══ DATA FOR PROCESSING ══
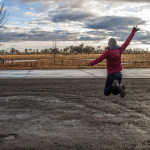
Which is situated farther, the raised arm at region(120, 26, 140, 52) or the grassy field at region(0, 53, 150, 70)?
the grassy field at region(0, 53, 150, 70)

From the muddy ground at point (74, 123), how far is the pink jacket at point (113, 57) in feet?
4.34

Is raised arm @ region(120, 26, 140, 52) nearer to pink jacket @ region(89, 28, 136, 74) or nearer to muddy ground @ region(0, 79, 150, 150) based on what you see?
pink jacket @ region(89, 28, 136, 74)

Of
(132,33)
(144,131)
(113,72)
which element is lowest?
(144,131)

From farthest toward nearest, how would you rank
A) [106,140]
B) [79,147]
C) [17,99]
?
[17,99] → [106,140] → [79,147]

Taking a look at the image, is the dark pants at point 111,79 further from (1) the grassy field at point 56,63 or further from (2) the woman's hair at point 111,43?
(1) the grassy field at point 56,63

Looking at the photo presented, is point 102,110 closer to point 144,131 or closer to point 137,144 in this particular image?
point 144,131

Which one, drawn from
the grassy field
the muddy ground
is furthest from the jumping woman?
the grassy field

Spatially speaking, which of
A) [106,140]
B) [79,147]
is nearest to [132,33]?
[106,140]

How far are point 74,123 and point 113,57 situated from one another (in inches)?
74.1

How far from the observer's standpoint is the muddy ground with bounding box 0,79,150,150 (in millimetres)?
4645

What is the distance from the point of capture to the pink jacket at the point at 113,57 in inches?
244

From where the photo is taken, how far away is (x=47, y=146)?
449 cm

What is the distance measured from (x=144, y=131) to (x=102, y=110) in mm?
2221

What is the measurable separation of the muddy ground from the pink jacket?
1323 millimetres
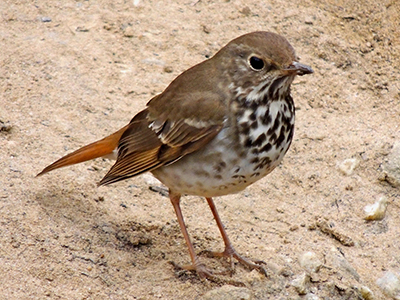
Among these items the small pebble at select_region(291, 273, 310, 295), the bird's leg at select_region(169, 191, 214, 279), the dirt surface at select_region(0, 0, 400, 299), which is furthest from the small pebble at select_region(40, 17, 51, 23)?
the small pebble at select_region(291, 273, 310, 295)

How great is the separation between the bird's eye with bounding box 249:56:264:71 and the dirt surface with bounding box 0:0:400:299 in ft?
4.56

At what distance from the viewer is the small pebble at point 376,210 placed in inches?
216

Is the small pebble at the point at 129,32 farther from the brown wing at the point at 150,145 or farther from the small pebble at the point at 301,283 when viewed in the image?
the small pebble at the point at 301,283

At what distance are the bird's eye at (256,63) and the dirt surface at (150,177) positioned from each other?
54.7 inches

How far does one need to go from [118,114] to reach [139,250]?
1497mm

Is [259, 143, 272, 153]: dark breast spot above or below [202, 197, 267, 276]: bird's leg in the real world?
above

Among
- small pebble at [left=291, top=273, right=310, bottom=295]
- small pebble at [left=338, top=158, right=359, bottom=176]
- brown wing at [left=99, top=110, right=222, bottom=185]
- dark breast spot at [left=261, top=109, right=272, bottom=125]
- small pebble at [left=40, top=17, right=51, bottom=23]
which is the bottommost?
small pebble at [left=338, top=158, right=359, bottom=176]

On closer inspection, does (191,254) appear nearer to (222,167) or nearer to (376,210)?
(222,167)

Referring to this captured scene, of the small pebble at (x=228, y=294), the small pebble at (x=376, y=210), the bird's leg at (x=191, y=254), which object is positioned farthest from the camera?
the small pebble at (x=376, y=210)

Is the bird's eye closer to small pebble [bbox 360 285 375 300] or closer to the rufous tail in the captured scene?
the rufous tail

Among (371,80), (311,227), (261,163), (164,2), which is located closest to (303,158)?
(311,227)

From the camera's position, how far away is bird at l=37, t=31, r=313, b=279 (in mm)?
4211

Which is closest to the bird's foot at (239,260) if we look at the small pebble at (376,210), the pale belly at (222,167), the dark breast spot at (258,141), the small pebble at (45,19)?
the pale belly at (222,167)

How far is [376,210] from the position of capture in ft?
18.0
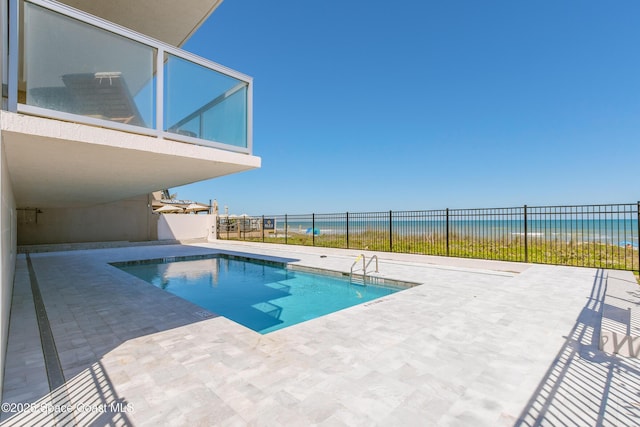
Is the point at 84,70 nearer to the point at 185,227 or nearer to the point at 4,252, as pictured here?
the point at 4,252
═══
══ DATA FOR PROCESSING ══
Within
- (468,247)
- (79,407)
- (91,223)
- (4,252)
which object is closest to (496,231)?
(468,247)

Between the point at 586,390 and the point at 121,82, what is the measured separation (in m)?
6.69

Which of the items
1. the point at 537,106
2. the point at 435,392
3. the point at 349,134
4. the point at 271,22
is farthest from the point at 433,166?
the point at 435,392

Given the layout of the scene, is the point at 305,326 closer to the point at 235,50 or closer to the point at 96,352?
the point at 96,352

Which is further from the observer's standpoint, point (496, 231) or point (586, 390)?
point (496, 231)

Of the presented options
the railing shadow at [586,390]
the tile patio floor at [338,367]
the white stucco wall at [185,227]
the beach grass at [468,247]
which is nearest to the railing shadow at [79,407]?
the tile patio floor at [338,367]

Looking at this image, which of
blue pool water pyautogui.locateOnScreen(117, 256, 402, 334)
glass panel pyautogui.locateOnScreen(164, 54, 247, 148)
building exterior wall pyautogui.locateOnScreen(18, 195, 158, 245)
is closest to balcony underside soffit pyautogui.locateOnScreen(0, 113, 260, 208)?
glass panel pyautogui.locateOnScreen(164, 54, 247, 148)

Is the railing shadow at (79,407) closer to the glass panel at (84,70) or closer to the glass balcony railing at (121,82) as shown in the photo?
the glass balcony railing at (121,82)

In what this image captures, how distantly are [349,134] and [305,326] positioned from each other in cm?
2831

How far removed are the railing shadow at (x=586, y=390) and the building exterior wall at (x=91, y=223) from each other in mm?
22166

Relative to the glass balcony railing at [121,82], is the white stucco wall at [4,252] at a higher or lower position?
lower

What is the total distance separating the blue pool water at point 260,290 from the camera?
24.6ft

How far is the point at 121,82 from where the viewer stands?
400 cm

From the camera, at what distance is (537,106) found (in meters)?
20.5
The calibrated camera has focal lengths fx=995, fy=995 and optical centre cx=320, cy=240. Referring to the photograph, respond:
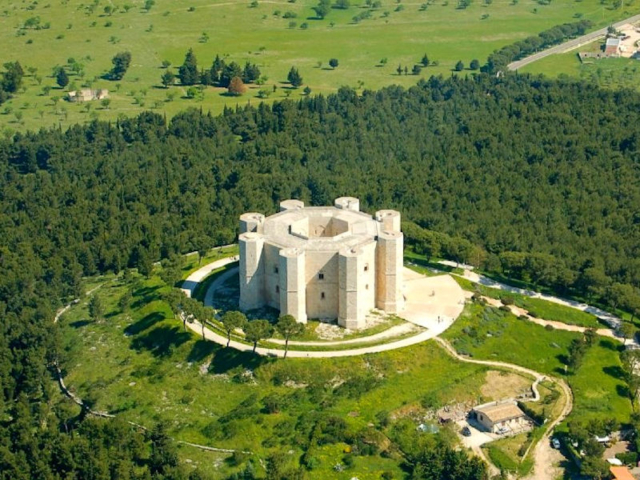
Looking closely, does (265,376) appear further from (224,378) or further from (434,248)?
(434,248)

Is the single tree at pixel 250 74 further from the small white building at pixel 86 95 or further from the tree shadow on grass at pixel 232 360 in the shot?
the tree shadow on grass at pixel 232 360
═══
● OBJECTIVE: Retype the items from the line containing "Which is situated" through the line containing "[17,99] → [106,140] → [79,147]", keeping both of those lines.

● WORKED ANSWER:
Which is situated farther, the raised arm at region(120, 26, 140, 52) or the grassy field at region(0, 53, 150, 70)?
the grassy field at region(0, 53, 150, 70)

From the muddy ground at point (74, 123), how far is the pink jacket at point (113, 57) in feet?
4.34

Is raised arm @ region(120, 26, 140, 52) nearer to pink jacket @ region(89, 28, 136, 74) or nearer to muddy ground @ region(0, 79, 150, 150) based on what you see?
pink jacket @ region(89, 28, 136, 74)

Of
(132,33)
(144,131)
(113,72)
which element is lowest?
(144,131)

From farthest toward nearest, how would you rank
A) [106,140]
B) [79,147]
C) [17,99]
?
[17,99] → [106,140] → [79,147]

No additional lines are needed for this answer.